Fewer new entries on Nasdaq
The first six months of 2018 saw quite modest activity for new European biotech companies on Nasdaq. The only IPO took place in June, when cancer biotech Autolus Therapeutics plc from UK went public in New York. The company, which is developing blood cancer therapies based on highly targeted CAR T cells, succeeded in raising a total of €129.5m, with a share price at the upper end of the range. In addition, two already-listed German companies decided to go for a secondary listing on Nasdaq this year: MorphoSys AG (€168m) and Biofrontera AG (€10m).
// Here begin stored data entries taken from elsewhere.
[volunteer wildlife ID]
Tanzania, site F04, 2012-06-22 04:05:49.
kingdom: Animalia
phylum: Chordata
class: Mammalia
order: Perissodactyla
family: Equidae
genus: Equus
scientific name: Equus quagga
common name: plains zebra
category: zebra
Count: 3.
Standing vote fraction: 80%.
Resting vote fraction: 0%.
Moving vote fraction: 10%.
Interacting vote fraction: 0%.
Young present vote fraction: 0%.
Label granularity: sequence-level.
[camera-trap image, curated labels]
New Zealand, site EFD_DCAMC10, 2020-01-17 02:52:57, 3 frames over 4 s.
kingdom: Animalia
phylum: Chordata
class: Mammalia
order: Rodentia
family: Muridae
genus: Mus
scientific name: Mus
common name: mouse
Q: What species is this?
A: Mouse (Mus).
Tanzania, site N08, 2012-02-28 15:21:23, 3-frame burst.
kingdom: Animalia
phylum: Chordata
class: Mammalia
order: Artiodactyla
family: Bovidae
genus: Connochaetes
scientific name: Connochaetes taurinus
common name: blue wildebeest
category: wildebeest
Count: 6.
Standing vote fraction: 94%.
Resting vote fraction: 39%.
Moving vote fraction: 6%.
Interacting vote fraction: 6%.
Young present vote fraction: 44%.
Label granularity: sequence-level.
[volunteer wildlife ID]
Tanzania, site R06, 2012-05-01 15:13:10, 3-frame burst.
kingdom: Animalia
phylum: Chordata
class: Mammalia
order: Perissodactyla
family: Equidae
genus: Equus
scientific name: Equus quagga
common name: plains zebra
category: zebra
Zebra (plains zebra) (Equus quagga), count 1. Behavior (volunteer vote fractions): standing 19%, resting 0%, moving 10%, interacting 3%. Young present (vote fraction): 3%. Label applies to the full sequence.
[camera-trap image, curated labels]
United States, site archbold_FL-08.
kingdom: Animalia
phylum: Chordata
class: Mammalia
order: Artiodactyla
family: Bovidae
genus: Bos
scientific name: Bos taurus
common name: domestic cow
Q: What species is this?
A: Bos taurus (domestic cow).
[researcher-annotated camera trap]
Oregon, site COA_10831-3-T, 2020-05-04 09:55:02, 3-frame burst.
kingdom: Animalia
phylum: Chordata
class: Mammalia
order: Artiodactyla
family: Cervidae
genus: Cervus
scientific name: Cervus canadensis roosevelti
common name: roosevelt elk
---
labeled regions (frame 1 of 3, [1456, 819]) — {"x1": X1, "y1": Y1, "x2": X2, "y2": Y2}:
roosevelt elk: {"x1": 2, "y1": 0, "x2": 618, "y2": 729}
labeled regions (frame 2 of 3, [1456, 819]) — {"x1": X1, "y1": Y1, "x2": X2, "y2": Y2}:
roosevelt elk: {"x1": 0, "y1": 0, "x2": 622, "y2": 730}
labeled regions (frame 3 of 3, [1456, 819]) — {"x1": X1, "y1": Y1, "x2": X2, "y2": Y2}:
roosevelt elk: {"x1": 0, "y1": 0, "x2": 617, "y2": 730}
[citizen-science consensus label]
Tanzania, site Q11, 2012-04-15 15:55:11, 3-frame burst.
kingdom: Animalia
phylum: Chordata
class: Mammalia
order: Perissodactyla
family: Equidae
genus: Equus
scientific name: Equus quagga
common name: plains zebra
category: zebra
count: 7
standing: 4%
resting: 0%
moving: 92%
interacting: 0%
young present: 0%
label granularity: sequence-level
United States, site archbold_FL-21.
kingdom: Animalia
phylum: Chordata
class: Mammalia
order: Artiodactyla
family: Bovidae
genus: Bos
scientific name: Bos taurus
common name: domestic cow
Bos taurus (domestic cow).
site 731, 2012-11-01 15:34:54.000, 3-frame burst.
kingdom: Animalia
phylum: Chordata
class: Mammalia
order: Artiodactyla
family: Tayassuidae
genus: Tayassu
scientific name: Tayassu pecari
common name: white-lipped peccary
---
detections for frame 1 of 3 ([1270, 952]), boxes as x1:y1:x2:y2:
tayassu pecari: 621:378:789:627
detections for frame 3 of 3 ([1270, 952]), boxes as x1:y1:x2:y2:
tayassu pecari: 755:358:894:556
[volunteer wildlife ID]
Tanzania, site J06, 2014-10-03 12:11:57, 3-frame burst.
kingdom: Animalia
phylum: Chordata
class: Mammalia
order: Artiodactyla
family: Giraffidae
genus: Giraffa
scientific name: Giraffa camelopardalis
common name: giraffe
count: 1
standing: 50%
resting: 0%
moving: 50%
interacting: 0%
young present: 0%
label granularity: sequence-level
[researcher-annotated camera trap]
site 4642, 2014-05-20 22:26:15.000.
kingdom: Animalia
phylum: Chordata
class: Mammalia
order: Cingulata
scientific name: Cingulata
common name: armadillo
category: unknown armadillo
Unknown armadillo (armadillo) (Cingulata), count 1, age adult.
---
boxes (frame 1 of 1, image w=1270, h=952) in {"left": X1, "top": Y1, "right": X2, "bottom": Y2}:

Antibody specialist MorphoSys gained much interest due to its late-stage biotech drug candidate MOR208, for which market approval is within reach. So far, overall activity for 2018 demonstrates a positive stock market development for European biotech companies. But traditionally, the first half year shows lower activity than the second half of the year. For this reason, many experts expect an ongoing positive trend, so that numbers in the upocoming month may possibly exceed those recorded in the first six months.
* Please note: Secondary listing took place 13/07/18 and is not included in half-year-data of 2018 for this report.